■ **Excerpt provided**:

That's literally the name of the legislation sponsored by 22 Republicans that would end tenure going forward, replacing it with 5-year-contracts. (At least some lawyers explained to them that revoking tenure for existing faculty would be a breach of contract!) It would also require all faculty (except in graduate-only departments, like law schools or medical schools) to each 2 courses each semester, which is not the norm in the natural sciences, where most faculty run labs.
When Thatcher eliminated tenure at the universities in the UK in the late 1980, Parliament enacted a law protecting academic freedom. Don't expect that to happen in the South Carolina case, although faculty at public universities could still assert a constitutional right to academic freedom. The argument against eliminating tenure that seems to succeed most often with legislatures is cost and competitiveness: tenure is important non-monetary compensation for faculty, and it will be hard to recruit them without paying them a lot more if the state schools do not offer tenure.

■ **Data segment**:
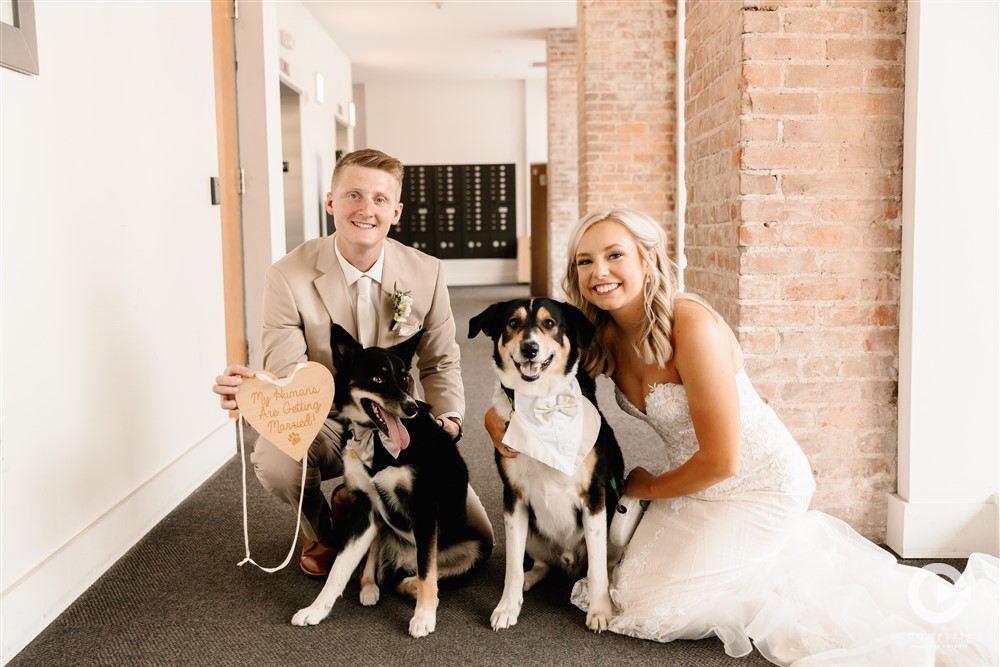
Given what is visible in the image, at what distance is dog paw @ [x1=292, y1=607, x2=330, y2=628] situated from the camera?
2.17 metres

■ **Your instructions**:
Continue the post about the South Carolina bill to end faculty tenure, starting after its final sentence.

■ **Answer to the problem**:
That's the argument, anyway. As a German philosopher and economist in the 19th-century observed, capitalism generally depends on a large "reserve army" of unemployed or underemployed labor, and the modern American academy has done a spectacular job over-producing PhDs who now constitute such a "reserve army." Under those circumstances, does anyone really doubt that a state university will not be able to find qualified individuals willing to take a five-year contract position? And if other states follow suit (they will), then the competitive disadvantage will decline further.
Like the attack on tenure in Georgia, these are the proverbial "canaries in the coal mine" of what lies ahead.